There’s a (probably unintentionally) hilarious story up at Buzzfeed by Ruby Cramer about the first efforts in Iowa by the Ready for Hillary PAC, mostly focusing on veteran Clinton hand Craig Smith. Having spent some time showing the flag and building lists in the First-in-the-Nation Caucus State, Smith and company encountered some pointed hints from local Democrats:
“You guys have to tell us how to do this. You’ve got to tell us what works for you,” Smith said. “You tell me. How do we go from here?”
For many Democrats in the room, there was no clear answer to Smith’s question. While Ready for Hillary members said they intend to lay early Iowa groundwork for a potential campaign, the group seemed prepared only to set up tables at state events, hand out bumper stickers, and collect more names for a list they presume Clinton’s eventual campaign will purchase. The locals who attended the meetings had another suggestion: If Ready for Hillary wants to build support, it should help Iowa Democrats win races this year.
“We got a little something ahead of us first,” said Ken Sager, the president of Iowa Federation of Labor. During the first meeting of the day with other union officials, Sager said his mind was on the year ahead, not 2016. This fall, Iowa has a governor’s race, an open U.S. Senate seat, and two U.S. congressional races. And Democrats are hanging onto their majority in the state Senate by one seat.

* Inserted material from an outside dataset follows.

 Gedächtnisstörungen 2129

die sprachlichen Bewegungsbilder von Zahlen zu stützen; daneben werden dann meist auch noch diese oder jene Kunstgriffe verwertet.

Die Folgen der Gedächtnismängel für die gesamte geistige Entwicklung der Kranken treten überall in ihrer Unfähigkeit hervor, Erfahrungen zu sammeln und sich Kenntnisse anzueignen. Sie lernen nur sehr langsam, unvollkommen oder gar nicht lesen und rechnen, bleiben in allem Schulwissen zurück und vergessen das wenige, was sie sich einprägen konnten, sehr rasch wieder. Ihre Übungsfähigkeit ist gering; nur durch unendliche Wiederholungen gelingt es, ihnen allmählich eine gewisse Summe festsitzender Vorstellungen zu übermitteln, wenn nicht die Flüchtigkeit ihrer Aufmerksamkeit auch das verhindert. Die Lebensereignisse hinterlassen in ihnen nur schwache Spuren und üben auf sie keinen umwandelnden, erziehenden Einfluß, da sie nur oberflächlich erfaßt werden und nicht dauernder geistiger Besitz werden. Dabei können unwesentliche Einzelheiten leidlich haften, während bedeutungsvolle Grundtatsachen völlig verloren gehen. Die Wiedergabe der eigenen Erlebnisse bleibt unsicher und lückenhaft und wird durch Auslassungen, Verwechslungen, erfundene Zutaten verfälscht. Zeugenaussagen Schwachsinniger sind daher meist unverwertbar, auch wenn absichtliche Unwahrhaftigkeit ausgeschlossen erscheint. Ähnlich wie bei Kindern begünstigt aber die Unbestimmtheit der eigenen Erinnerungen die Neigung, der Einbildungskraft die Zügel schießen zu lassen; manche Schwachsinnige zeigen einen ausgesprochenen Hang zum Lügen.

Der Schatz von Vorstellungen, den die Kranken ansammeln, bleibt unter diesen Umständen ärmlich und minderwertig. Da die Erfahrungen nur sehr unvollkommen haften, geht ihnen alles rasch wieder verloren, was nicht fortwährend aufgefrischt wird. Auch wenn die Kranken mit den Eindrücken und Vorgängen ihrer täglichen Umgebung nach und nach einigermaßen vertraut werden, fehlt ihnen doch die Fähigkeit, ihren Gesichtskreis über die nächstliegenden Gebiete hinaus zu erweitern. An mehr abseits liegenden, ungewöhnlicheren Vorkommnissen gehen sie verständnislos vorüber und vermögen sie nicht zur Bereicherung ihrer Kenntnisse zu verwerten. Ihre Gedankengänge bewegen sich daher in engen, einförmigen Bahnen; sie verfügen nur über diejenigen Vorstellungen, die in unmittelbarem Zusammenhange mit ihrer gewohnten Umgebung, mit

During another meeting with elected officials and candidates, state Sen. Jack Hatch, Iowa’s likely Democratic gubernatorial nominee, also asked the group to get involved in the midterms. “We want you to play in the 2014 elections,” Hatch said. “What we need is money and volunteers and cooperation.”
Smith appeared to play dumb, and suggest that maybe another pro-Clinton group, the PrioritiesUSA Super-PAC, might have more loose change to spend in Iowa than RFH.
I’m guessing he was playing possum, though. The article mentions that Smith’s meetings were set up by veteran Iowa fundraiser Jerry Crawford, and also long-time Iowa Caucus organizers Jackie Norris (who ran Obama’s field operation there in 2008) and Teresa Vilmain (who ran Clinton’s that year, and has been working in Iowa since the late 80s). I’m reasonably sure Smith was briefed on the implicit arrangement in which prospective presidential campaigns heavily subsidize Iowa Democratic operations (the same thing happens on the Republican side) between and going into elections. Cramer certainly heard about it:
It’s common practice for presidential hopefuls to invest either money or manpower in other Iowa campaigns one election cycle out from the presidential race. John Edwards did it in 2006. John Kerry did it in 2002. Peggy Huppert, a prominent Democrat in the state, remembers a staffer for Evan Bayh, who considered caucusing, staying in an extra room in her basement during Iowa’s midterm election campaigns in 2006.
“Other campaigns did that too. You give money — cash — from your leadership PAC or you send paid staff,” said Huppert, who did not attend Saturday’s meetings. “It was to build favor, and it works. When you’re thinking about running but you haven’t announced yet, that’s the most effective thing to do.”
In a recent post on Brian Schweitzer’s swing through Iowa, I noted that the need for out-of-state money gave Iowa Democrats a strong incentive to encourage a competitive presidential nominating contest, and barring that, a lot of early money from the front-runner:
From a purely Iowa-centric point-of-view, the best scenario would probably be for HRC’s backers to pour a lot of early preemptive money into the state—and then for Clinton herself to decide against running, creating a wide-open nomination fight. In any event, keeping HRC engaged is presently a categorical imperative. Keep that in mind when you read this or any other early talk from or about Iowa.
Either way, Iowans expect to see some love–and money–from Team Hillary ASAP. Maybe Craig Smith didn’t bring the checkbook in his first trip to Iowa, but I suspect the pursestrings will be opened before long.